[Records from a collection]
■ ■ ■

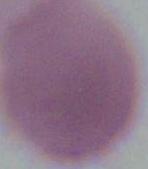

identification: erythrocyte
magnification: 1000x
modality: micrograph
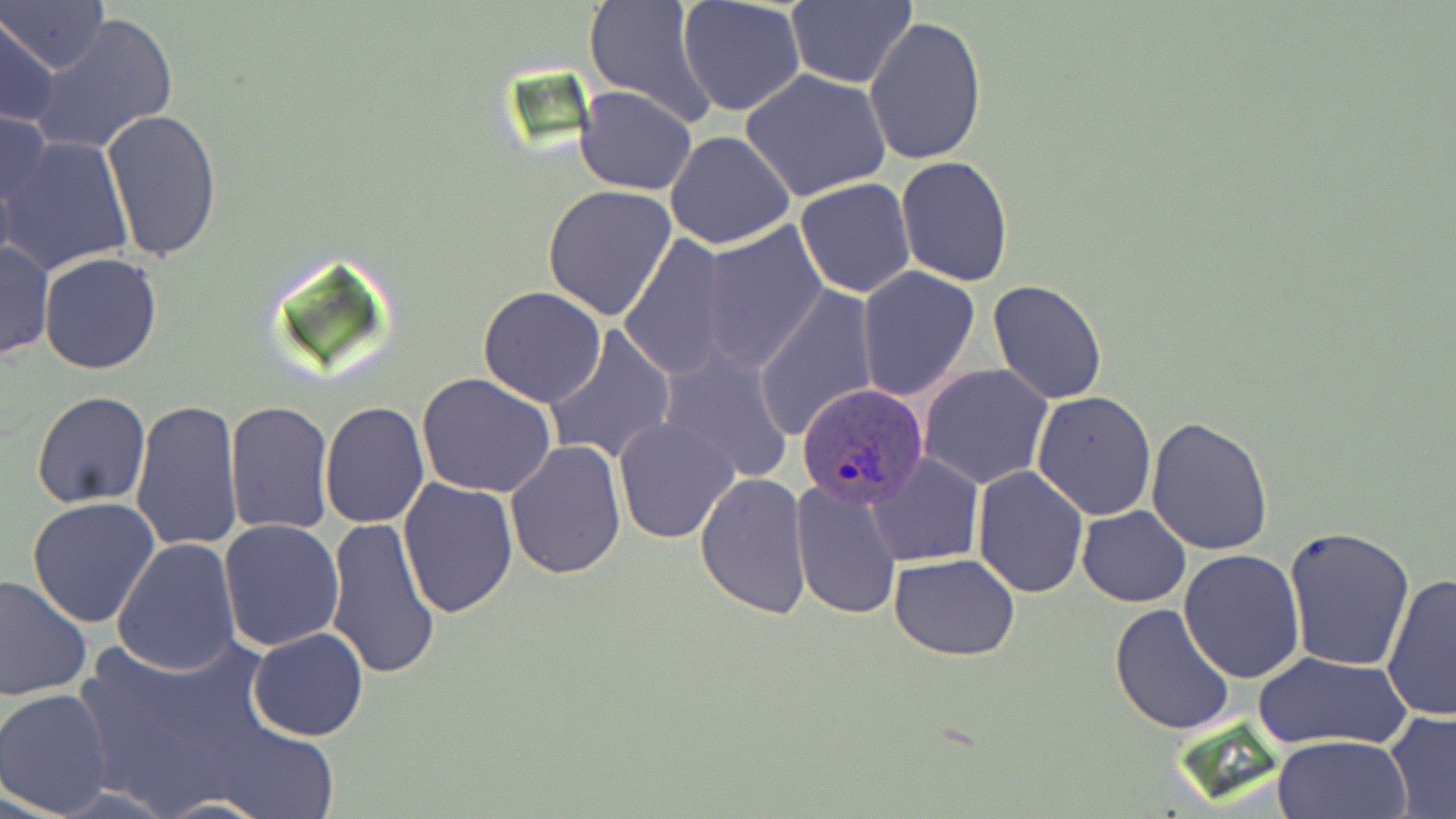 Approximate bounding boxes as (x1, y1, x2, y2) in pixels. Plasmodium ovale-infected red blood cell locations: (795, 382, 930, 509). Uninfected red blood cell locations: (0, 0, 108, 74), (678, 0, 807, 118), (784, 1, 918, 88), (582, 2, 719, 127), (0, 12, 61, 127), (29, 12, 179, 155), (865, 15, 988, 165), (741, 68, 892, 202), (575, 86, 697, 195), (0, 105, 54, 227), (102, 107, 222, 263), (664, 129, 795, 250), (2, 137, 134, 275), (896, 156, 1014, 285), (795, 178, 917, 297), (543, 184, 676, 321), (697, 220, 830, 372), (618, 236, 738, 380), (0, 238, 54, 364), (40, 252, 163, 374), (857, 266, 980, 401), (988, 280, 1108, 404), (756, 286, 878, 440), (477, 287, 607, 408), (442, 295, 593, 476), (546, 327, 675, 464), (659, 351, 795, 484), (918, 364, 1053, 489), (417, 374, 555, 499), (1031, 390, 1158, 521), (32, 391, 151, 508), (131, 397, 243, 554), (224, 401, 335, 536), (319, 401, 429, 529), (614, 417, 740, 544), (1146, 418, 1274, 556), (505, 439, 628, 579), (866, 453, 982, 566), (971, 467, 1088, 595), (694, 470, 812, 619), (398, 477, 521, 618), (790, 477, 903, 620), (28, 496, 161, 628), (1076, 506, 1191, 607), (323, 517, 441, 680), (219, 519, 346, 652), (1282, 525, 1418, 671), (112, 536, 242, 675), (1179, 549, 1306, 685), (889, 554, 1022, 659), (1381, 573, 1456, 721), (0, 574, 92, 702), (1111, 603, 1237, 736), (71, 623, 292, 815), (249, 627, 369, 742), (1252, 651, 1412, 750), (0, 688, 117, 815), (1383, 710, 1456, 818), (215, 721, 339, 818), (1270, 734, 1411, 819), (155, 798, 268, 818). Slide-level diagnosis: Plasmodium ovale. Optical microscopy. Captured at 1000x magnification. One field of a larger specimen. Thin blood film. May-Grünwald-Giemsa-stained preparation. Image is 1456×819 pixels.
Classify this cell by malaria status.
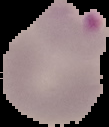

Parasitized.

Summary:
  - Image type: segmented cell region with the area outside set to black
  - Image size: 109×127 pixels
  - Preparation: thin blood film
Point out each leukocyte.
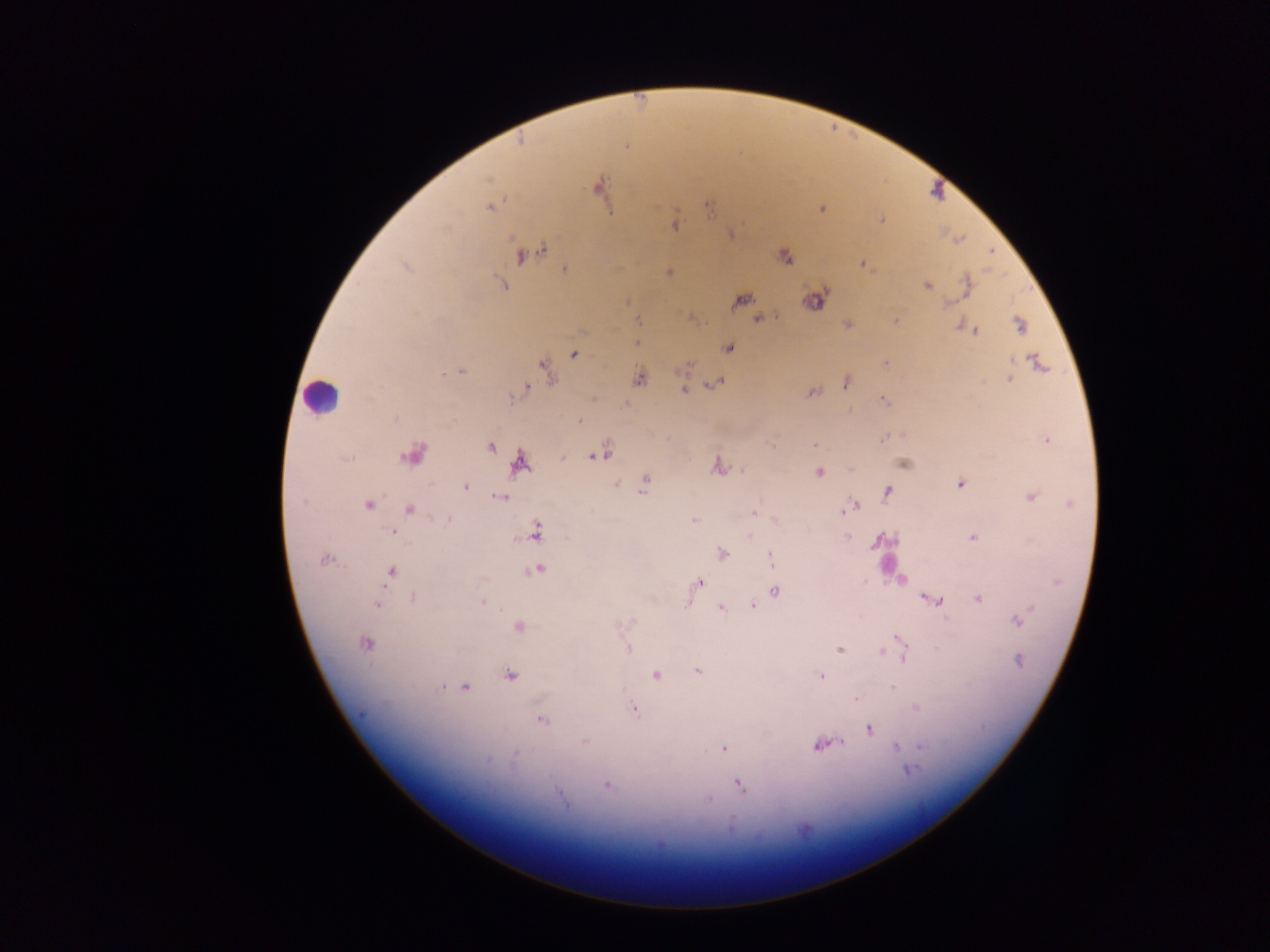

Approximate centers as (x, y) in pixels.
Leukocytes: (322, 396).

Malaria parasite locations: (520, 141), (599, 188), (707, 206), (490, 207), (823, 208), (882, 220), (675, 226), (541, 250), (991, 251), (526, 254), (786, 257), (862, 264), (406, 268), (565, 270), (669, 271), (503, 285), (927, 286), (740, 300), (816, 301), (949, 303), (753, 316), (760, 319), (896, 320), (638, 321), (848, 324), (1021, 326), (974, 331), (637, 343), (729, 349), (574, 355), (885, 363), (1039, 363), (545, 368), (460, 372), (640, 379), (1009, 379), (717, 383), (847, 383), (525, 390), (684, 390), (812, 392), (884, 400), (579, 421), (883, 438), (1047, 441), (814, 445), (491, 446), (413, 455), (595, 456), (345, 460), (519, 463), (905, 463), (718, 465), (819, 473), (645, 482), (616, 484), (960, 484), (465, 487), (643, 491), (887, 491), (1031, 497), (500, 498), (302, 501), (854, 504), (1070, 504), (367, 505), (848, 508), (411, 509), (843, 512), (753, 513), (446, 519), (694, 521), (775, 521), (537, 531), (393, 532), (750, 537), (846, 537), (972, 538), (722, 554), (771, 558), (325, 560), (537, 570), (391, 573), (900, 579), (699, 583), (776, 592), (413, 598), (926, 598), (979, 599), (935, 600), (482, 602), (376, 604), (687, 604), (753, 606), (722, 608), (1017, 620), (518, 627), (900, 639), (366, 644), (628, 648), (901, 649), (839, 650), (883, 652), (904, 657), (1019, 660), (698, 671), (655, 675), (510, 676), (820, 676), (441, 687), (464, 687), (857, 699), (916, 708), (634, 709), (541, 720), (870, 730), (585, 742), (820, 746), (896, 746), (922, 747), (723, 748), (514, 756), (487, 761), (909, 771), (607, 785), (739, 785), (559, 794), (707, 800). Thick blood smear. Single field of view. Collected in Ghana. Photographed through a microscope with a mobile-phone camera. Image is 1270×952 pixels.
Assess the morphology of the erythrocytes.
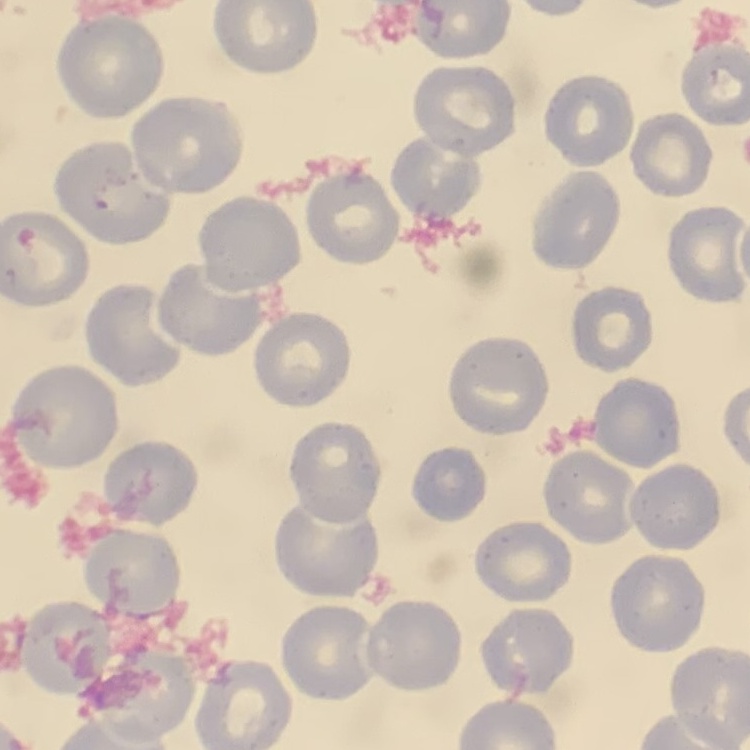
They show no rouleaux formation.

Summary:
  - Image type: one tile cut from a larger photomicrograph
  - Stain: Field's or Giemsa
  - Preparation: thin peripheral smear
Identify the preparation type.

■ ■ ■

• [AIM OF THE TASK]:
Filter the records above down to the lines containing "smear".

• [ANSWER BOX]:
Malaria parasite locations: (520, 141), (599, 188), (707, 206), (490, 207), (823, 208), (882, 220), (675, 226), (541, 250), (991, 251), (526, 254), (786, 257), (862, 264), (406, 268), (565, 270), (669, 271), (503, 285), (927, 286), (740, 300), (816, 301), (949, 303), (753, 316), (760, 319), (896, 320), (638, 321), (848, 324), (1021, 326), (974, 331), (637, 343), (729, 349), (574, 355), (885, 363), (1039, 363), (545, 368), (460, 372), (640, 379), (1009, 379), (717, 383), (847, 383), (525, 390), (684, 390), (812, 392), (884, 400), (579, 421), (883, 438), (1047, 441), (814, 445), (491, 446), (413, 455), (595, 456), (345, 460), (519, 463), (905, 463), (718, 465), (819, 473), (645, 482), (616, 484), (960, 484), (465, 487), (643, 491), (887, 491), (1031, 497), (500, 498), (302, 501), (854, 504), (1070, 504), (367, 505), (848, 508), (411, 509), (843, 512), (753, 513), (446, 519), (694, 521), (775, 521), (537, 531), (393, 532), (750, 537), (846, 537), (972, 538), (722, 554), (771, 558), (325, 560), (537, 570), (391, 573), (900, 579), (699, 583), (776, 592), (413, 598), (926, 598), (979, 599), (935, 600), (482, 602), (376, 604), (687, 604), (753, 606), (722, 608), (1017, 620), (518, 627), (900, 639), (366, 644), (628, 648), (901, 649), (839, 650), (883, 652), (904, 657), (1019, 660), (698, 671), (655, 675), (510, 676), (820, 676), (441, 687), (464, 687), (857, 699), (916, 708), (634, 709), (541, 720), (870, 730), (585, 742), (820, 746), (896, 746), (922, 747), (723, 748), (514, 756), (487, 761), (909, 771), (607, 785), (739, 785), (559, 794), (707, 800). Thick blood smear. Single field of view. Collected in Ghana. Photographed through a microscope with a mobile-phone camera. Image is 1270×952 pixels.
  - Preparation: thin peripheral smear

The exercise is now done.